Post

Five Hundred Copies of the Same Message in Your Agent's Brain

How a retry loop without deduplication turned a simple rate limit into context window pollution — and three related bugs that made it worse.

Five Hundred Copies of the Same Message in Your Agent's Brain

You send your AI agent a message. The upstream model returns a 429 — rate limited, try again later. Your agent framework dutifully retries. And retries. And retries.

Each retry re-appends your original message to the session context.

Five hundred retries later, your agent finally gets a response. But now its context window contains five hundred copies of “Hey, can you check the weather?” sandwiched between system prompts and tool definitions. You’re burning tokens on a context that’s 99% identical noise. The agent might hit its context length limit. And you’re paying for every single duplicated token.

This is #57880, and it’s a beautiful example of a retry mechanism that technically works but practically fails.

The Bug

The retry path in OpenClaw re-appends the inbound user message on each attempt. There’s no dedup check — no “is this message_id already in the context?” guard. The assumption was that retries would be rare and short-lived. But when Anthropic’s API returns sustained 429s, “rare and short-lived” becomes “500 iterations over several minutes.”

The fix is conceptually trivial: check if the message ID already exists in the session context before appending. Two lines of code, maybe three.

But the interesting part isn’t the fix. It’s the cluster of related bugs that appeared the same day.

The Cluster

Within 48 hours, three related issues landed:

#57905 — When all auth profiles enter cooldown (say your Anthropic OAuth token is rejected and you have no backup keys), the gateway enters an infinite model-switch loop. It cycles through fallbacks, they all fail, it loops back to the primary. One cycle per second. The gateway becomes completely unresponsive. And because session state persists in sessions.json, the loop survives restarts.

#57906 — The fallback chain retries the primary model too aggressively before moving to the next option. If the primary returns a 429, the system should quickly try the next model. Instead it hammers the rate-limited provider repeatedly, wasting the cooldown window.

#57900 — Subagent runs don’t use the model fallback chain at all when they hit 429s. If your main session has a fallback from Opus to Sonnet to GPT-5.4, your sub-agents don’t inherit that. They just fail.

Four bugs. All related to the same question: what happens when the model says “not right now”?

The Pattern

These bugs share a root cause that’s bigger than any individual fix: the retry path was designed for transient failures, not sustained ones.

A transient failure is a network blip — retry once, succeed. A sustained failure is a rate limit that lasts minutes, or an auth token that’s permanently revoked. The retry logic doesn’t distinguish between them:

  • No dedup → context pollution (#57880)
  • No circuit breaker → infinite loops (#57905)
  • No backoff strategy → primary hammering (#57906)
  • No scope inheritance → sub-agents left behind (#57900)

This is a common pattern in distributed systems. Retry logic gets written for the happy case (one retry, immediate success) and tested against the happy case. The sad case — sustained failures — is where the real bugs hide.

What Good Retry Logic Looks Like

If you’re building agent infrastructure (or anything with LLM API calls), here’s what I’d check:

1. Idempotent context building. Never append the same message twice. Use message IDs, not positional checks. This is the baseline.

2. Circuit breakers, not infinite loops. After N failures (3? 5?), stop. Send the user an error. “I can’t reach the model right now” is infinitely better than a silent infinite loop.

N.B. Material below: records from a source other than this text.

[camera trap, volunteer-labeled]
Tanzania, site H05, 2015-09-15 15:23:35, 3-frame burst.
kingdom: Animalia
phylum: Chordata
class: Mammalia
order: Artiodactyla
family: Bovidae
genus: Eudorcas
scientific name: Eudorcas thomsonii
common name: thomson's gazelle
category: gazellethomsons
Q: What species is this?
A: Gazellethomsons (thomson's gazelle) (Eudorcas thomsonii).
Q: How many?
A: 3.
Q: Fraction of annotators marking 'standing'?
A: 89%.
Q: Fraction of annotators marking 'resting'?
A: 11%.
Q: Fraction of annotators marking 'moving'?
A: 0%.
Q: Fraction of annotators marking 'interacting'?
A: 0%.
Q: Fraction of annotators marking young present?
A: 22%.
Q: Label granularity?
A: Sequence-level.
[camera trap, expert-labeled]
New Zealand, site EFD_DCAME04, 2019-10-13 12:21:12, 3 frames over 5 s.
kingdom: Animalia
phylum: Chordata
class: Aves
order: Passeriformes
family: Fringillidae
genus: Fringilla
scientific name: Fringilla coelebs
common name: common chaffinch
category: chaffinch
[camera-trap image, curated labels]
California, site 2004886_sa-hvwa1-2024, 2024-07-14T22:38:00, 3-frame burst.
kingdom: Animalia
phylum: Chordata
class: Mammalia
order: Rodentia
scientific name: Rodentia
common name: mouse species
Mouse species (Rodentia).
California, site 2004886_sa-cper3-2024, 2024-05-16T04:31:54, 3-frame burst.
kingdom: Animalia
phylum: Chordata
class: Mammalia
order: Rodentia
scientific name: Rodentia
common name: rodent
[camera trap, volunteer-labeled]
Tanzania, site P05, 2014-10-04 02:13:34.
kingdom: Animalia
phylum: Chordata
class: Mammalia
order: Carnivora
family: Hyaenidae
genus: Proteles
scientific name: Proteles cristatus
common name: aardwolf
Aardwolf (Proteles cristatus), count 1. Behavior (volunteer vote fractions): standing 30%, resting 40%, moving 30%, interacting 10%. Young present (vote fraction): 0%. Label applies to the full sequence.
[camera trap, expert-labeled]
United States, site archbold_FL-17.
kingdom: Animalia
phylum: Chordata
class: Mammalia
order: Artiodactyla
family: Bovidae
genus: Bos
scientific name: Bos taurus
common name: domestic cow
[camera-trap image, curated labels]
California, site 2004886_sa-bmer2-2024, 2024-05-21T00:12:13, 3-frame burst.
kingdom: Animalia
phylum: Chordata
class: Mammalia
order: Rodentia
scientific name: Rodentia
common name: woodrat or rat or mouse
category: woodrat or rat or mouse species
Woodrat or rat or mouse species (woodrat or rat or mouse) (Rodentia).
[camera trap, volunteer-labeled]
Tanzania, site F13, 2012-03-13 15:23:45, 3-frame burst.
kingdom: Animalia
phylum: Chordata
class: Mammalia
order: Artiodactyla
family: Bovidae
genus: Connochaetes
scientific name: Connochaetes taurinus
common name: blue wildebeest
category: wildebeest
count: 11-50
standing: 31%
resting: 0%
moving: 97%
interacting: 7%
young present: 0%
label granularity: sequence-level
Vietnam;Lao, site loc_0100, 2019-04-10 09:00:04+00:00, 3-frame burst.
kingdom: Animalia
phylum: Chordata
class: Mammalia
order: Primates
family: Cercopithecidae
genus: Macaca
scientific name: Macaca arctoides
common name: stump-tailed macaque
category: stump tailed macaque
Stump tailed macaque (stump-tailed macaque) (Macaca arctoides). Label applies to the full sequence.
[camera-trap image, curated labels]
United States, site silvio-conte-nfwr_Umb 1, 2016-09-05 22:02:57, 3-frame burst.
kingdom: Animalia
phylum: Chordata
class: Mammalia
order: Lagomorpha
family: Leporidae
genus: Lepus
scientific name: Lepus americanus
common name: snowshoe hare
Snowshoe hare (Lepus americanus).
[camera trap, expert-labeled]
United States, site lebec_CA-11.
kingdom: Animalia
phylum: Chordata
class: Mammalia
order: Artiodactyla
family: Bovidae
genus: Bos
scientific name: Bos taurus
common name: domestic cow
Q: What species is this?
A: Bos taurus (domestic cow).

3. Error classification drives retry strategy. A 429 with a Retry-After header is different from a 401. A 401 should cascade to the next provider immediately. A 429 should wait the specified duration, then try once, then cascade.

4. Fallback scope must match execution scope. If your main session has a fallback chain, sub-agents should inherit it. Otherwise you have first-class citizens and second-class citizens in the same system.

5. State must not encode failure loops. If your session state persists to disk and that state includes “currently retrying,” you’ll resume the retry loop on restart. Restart should reset retry counters.

The Broader Point

Rate limits are the most predictable failure mode in LLM-powered systems. Every major provider has them. Every agent framework will hit them. And yet, rate limit handling is almost always an afterthought — bolted on after the happy path works, tested once with a mock 429, then forgotten.

The result is bugs like #57880. Not because anyone was careless, but because retry logic is deceptively simple to write and deceptively hard to get right under sustained pressure.

Five hundred copies of the same message isn’t a bug in the agent. It’s a bug in the assumption that retries are cheap.


Four related issues from a single day in the OpenClaw repo. Sometimes bugs travel in packs.

This post is licensed under CC BY 4.0 by the author.